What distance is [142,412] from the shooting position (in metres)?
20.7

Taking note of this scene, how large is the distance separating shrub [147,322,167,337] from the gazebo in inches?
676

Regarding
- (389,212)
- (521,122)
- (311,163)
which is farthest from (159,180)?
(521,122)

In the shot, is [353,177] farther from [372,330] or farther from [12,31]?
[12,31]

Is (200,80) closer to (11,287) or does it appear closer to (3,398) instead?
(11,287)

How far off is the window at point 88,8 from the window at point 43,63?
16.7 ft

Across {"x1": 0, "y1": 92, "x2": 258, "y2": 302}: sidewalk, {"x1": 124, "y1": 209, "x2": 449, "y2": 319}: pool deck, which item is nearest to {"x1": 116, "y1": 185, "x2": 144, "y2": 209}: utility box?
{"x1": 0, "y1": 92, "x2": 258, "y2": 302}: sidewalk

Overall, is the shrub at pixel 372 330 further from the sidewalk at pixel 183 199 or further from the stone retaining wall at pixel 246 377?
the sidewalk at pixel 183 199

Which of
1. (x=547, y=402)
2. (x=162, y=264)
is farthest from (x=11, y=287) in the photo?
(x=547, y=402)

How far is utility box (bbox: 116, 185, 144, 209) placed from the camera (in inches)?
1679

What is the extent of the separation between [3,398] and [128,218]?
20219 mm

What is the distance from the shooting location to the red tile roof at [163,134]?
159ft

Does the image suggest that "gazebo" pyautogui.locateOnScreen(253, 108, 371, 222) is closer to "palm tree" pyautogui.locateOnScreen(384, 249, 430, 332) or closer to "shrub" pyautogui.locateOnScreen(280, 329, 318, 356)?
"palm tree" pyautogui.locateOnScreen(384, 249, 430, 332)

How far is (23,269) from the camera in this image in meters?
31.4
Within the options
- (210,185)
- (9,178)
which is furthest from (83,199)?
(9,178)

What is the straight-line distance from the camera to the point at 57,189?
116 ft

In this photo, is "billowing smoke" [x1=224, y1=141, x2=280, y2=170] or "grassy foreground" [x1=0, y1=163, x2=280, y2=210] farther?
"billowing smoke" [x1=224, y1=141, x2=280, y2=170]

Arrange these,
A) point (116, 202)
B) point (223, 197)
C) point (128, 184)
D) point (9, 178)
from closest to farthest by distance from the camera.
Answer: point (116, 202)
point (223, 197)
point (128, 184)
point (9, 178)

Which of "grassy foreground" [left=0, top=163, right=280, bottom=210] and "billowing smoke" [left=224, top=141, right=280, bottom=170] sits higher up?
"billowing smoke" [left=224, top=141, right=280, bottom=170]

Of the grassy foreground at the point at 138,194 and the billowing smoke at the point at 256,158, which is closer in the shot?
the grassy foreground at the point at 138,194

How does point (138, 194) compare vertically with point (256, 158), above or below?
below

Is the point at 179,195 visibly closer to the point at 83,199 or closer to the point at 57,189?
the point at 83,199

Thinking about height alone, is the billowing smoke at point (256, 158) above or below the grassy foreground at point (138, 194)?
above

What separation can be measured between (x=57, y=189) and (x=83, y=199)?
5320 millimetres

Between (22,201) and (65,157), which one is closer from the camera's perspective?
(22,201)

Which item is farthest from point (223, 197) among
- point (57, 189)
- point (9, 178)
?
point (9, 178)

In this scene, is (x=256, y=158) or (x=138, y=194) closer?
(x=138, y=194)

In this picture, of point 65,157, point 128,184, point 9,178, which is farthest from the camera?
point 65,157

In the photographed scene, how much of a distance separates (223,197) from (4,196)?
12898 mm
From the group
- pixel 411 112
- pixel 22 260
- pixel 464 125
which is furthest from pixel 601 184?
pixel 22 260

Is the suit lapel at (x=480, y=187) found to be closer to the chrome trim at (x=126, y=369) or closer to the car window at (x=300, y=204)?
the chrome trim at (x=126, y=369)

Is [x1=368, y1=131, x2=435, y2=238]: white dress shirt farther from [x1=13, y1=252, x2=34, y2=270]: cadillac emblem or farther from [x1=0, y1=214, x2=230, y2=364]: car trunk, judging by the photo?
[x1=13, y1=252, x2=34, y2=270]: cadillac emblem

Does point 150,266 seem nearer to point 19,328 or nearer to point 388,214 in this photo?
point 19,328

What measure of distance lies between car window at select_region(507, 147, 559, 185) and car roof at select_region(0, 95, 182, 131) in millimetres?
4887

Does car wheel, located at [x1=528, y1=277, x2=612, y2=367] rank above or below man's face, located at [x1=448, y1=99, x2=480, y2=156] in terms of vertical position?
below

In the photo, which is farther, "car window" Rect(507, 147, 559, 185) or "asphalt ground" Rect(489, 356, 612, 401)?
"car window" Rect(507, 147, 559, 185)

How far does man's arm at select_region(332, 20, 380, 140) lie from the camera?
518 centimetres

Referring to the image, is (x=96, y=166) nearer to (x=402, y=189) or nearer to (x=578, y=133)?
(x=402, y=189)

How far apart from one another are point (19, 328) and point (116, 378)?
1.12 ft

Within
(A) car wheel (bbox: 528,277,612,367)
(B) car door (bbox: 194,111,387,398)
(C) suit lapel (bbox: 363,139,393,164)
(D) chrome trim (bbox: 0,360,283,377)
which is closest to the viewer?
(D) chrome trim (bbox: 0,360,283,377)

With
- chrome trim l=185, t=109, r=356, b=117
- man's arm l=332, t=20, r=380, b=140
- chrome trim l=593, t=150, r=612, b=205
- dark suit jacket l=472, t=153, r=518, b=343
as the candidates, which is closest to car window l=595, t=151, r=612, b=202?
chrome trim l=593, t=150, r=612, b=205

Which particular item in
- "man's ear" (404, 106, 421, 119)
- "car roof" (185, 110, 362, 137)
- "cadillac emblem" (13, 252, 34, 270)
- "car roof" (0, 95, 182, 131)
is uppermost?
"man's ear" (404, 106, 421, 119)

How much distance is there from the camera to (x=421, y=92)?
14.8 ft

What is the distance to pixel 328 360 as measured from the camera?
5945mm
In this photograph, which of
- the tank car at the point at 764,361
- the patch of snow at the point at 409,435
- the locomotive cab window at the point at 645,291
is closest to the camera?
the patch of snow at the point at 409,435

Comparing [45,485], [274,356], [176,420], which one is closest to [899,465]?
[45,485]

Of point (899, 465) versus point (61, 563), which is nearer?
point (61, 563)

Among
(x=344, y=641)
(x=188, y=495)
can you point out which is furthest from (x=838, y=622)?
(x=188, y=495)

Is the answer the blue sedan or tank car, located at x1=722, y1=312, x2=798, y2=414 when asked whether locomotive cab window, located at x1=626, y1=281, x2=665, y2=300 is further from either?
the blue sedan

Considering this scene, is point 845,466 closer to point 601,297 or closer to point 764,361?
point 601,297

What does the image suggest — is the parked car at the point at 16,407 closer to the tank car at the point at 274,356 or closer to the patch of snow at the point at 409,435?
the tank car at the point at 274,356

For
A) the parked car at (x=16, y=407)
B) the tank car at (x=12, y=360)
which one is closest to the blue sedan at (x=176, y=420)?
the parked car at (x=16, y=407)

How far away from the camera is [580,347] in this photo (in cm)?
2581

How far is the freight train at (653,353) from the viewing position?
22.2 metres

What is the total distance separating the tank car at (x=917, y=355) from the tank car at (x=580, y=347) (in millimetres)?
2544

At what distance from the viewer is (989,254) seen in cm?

GIVEN INSTRUCTION - Each line of the listing should be copied exactly.

TASK ANSWER -
What distance is [142,412] from the shooting position (in metres)?
20.7

Taking note of this scene, how large is the distance separating shrub [147,322,167,337] from the gazebo in inches?
676

Regarding
- (389,212)
- (521,122)
- (311,163)
which is farthest from (159,180)?
(521,122)

In the shot, is [353,177] farther from [372,330] or farther from [12,31]?
[12,31]

Is (200,80) closer to (11,287) or does it appear closer to (3,398) instead?
(11,287)

How far off is the window at point 88,8 from the window at point 43,63?
16.7 ft

Across {"x1": 0, "y1": 92, "x2": 258, "y2": 302}: sidewalk, {"x1": 124, "y1": 209, "x2": 449, "y2": 319}: pool deck, which item is nearest to {"x1": 116, "y1": 185, "x2": 144, "y2": 209}: utility box?
{"x1": 0, "y1": 92, "x2": 258, "y2": 302}: sidewalk

Overall, is the shrub at pixel 372 330 further from the sidewalk at pixel 183 199 or further from the stone retaining wall at pixel 246 377?
the sidewalk at pixel 183 199

Which of
1. (x=547, y=402)
2. (x=162, y=264)
is farthest from (x=11, y=287) in the photo?
(x=547, y=402)

How far is utility box (bbox: 116, 185, 144, 209) placed from the camera (in inches)?
1679

What is the extent of the separation between [3,398] and [128,218]?
20219 mm

What is the distance from the shooting location to the red tile roof at [163,134]?
159ft

Does the image suggest that "gazebo" pyautogui.locateOnScreen(253, 108, 371, 222) is closer to "palm tree" pyautogui.locateOnScreen(384, 249, 430, 332) or closer to "shrub" pyautogui.locateOnScreen(280, 329, 318, 356)?
"palm tree" pyautogui.locateOnScreen(384, 249, 430, 332)

How far is (23,269) from the camera in this image in meters?
31.4
Within the options
- (210,185)
- (9,178)
which is furthest from (83,199)?
(9,178)

What is the straight-line distance from the camera to the point at 57,189?
116 ft

In this photo, is "billowing smoke" [x1=224, y1=141, x2=280, y2=170] or "grassy foreground" [x1=0, y1=163, x2=280, y2=210] farther?
"billowing smoke" [x1=224, y1=141, x2=280, y2=170]

Arrange these,
A) point (116, 202)
B) point (223, 197)
C) point (128, 184)
D) point (9, 178)
from closest to farthest by distance from the camera.
Answer: point (116, 202)
point (223, 197)
point (128, 184)
point (9, 178)

Which of "grassy foreground" [left=0, top=163, right=280, bottom=210] and "billowing smoke" [left=224, top=141, right=280, bottom=170] sits higher up?
"billowing smoke" [left=224, top=141, right=280, bottom=170]

Of the grassy foreground at the point at 138,194 and the billowing smoke at the point at 256,158, which is closer in the shot?
the grassy foreground at the point at 138,194

How does point (138, 194) compare vertically with point (256, 158), above or below?
below

Is the point at 179,195 visibly closer to the point at 83,199 or closer to the point at 57,189?
the point at 83,199

Thinking about height alone, is the billowing smoke at point (256, 158) above or below the grassy foreground at point (138, 194)?
above

What separation can be measured between (x=57, y=189) and (x=83, y=199)?
5320 millimetres

Between (22,201) and (65,157), which one is closer from the camera's perspective?
(22,201)

Which item is farthest from point (223, 197) among
- point (57, 189)
- point (9, 178)
?
point (9, 178)

In this scene, is (x=256, y=158) or (x=138, y=194) closer?
(x=138, y=194)

In this picture, of point 65,157, point 128,184, point 9,178, which is farthest from the camera?
point 65,157

In the photographed scene, how much of a distance separates (223,197) from (4,196)?
12898 mm
From the group
- pixel 411 112
- pixel 22 260
- pixel 464 125
which is furthest from pixel 601 184?
pixel 22 260

Is the suit lapel at (x=480, y=187) found to be closer to the chrome trim at (x=126, y=369) or closer to the car window at (x=300, y=204)?
the chrome trim at (x=126, y=369)

Is [x1=368, y1=131, x2=435, y2=238]: white dress shirt farther from [x1=13, y1=252, x2=34, y2=270]: cadillac emblem or farther from [x1=0, y1=214, x2=230, y2=364]: car trunk, judging by the photo?
[x1=13, y1=252, x2=34, y2=270]: cadillac emblem

Does point 150,266 seem nearer to point 19,328 or nearer to point 388,214 in this photo?
point 19,328

What measure of distance lies between car window at select_region(507, 147, 559, 185) and car roof at select_region(0, 95, 182, 131) in millimetres?
4887

Does car wheel, located at [x1=528, y1=277, x2=612, y2=367] rank above or below man's face, located at [x1=448, y1=99, x2=480, y2=156] in terms of vertical position?
below

In the photo, which is farther, "car window" Rect(507, 147, 559, 185) or "asphalt ground" Rect(489, 356, 612, 401)?
"car window" Rect(507, 147, 559, 185)

How far does man's arm at select_region(332, 20, 380, 140) lie from the camera?
518 centimetres

Referring to the image, is (x=96, y=166) nearer to (x=402, y=189) or nearer to (x=578, y=133)?
(x=402, y=189)

How far apart from one another are point (19, 328) and point (116, 378)?
1.12 ft

Within
(A) car wheel (bbox: 528,277,612,367)
(B) car door (bbox: 194,111,387,398)
(C) suit lapel (bbox: 363,139,393,164)
(D) chrome trim (bbox: 0,360,283,377)
which is closest to the viewer?
(D) chrome trim (bbox: 0,360,283,377)

With
- chrome trim l=185, t=109, r=356, b=117
- man's arm l=332, t=20, r=380, b=140
- chrome trim l=593, t=150, r=612, b=205
- dark suit jacket l=472, t=153, r=518, b=343
as the candidates, which is closest to car window l=595, t=151, r=612, b=202?
chrome trim l=593, t=150, r=612, b=205

Which particular item in
- "man's ear" (404, 106, 421, 119)
- "car roof" (185, 110, 362, 137)
- "cadillac emblem" (13, 252, 34, 270)
- "car roof" (0, 95, 182, 131)
is uppermost?
"man's ear" (404, 106, 421, 119)

How much distance is there from the camera to (x=421, y=92)?
14.8 ft

What is the distance to pixel 328 360 as measured from the camera?
5945mm
In this photograph, which of
- the tank car at the point at 764,361
- the patch of snow at the point at 409,435
- the locomotive cab window at the point at 645,291
is closest to the camera?
the patch of snow at the point at 409,435

Comparing [45,485], [274,356], [176,420], which one is closest to [899,465]?
[45,485]

Of point (899, 465) versus point (61, 563), which is nearer?
point (61, 563)

Among
(x=344, y=641)
(x=188, y=495)
can you point out which is furthest from (x=838, y=622)?
(x=188, y=495)

Is the answer the blue sedan or tank car, located at x1=722, y1=312, x2=798, y2=414 when asked whether locomotive cab window, located at x1=626, y1=281, x2=665, y2=300 is further from either?
the blue sedan

Considering this scene, is point 845,466 closer to point 601,297 or closer to point 764,361?
point 601,297

What does the image suggest — is the parked car at the point at 16,407 closer to the tank car at the point at 274,356 or closer to the patch of snow at the point at 409,435?
the tank car at the point at 274,356

For
A) the parked car at (x=16, y=407)
B) the tank car at (x=12, y=360)
which one is closest to the blue sedan at (x=176, y=420)?
the parked car at (x=16, y=407)

How far away from the camera is [580,347] in this photo (in cm)?
2581

How far is the freight train at (653,353) from the viewing position?
22.2 metres

What is the total distance separating the tank car at (x=917, y=355) from the tank car at (x=580, y=347) (in millimetres)?
2544

At what distance from the viewer is (989,254) seen in cm?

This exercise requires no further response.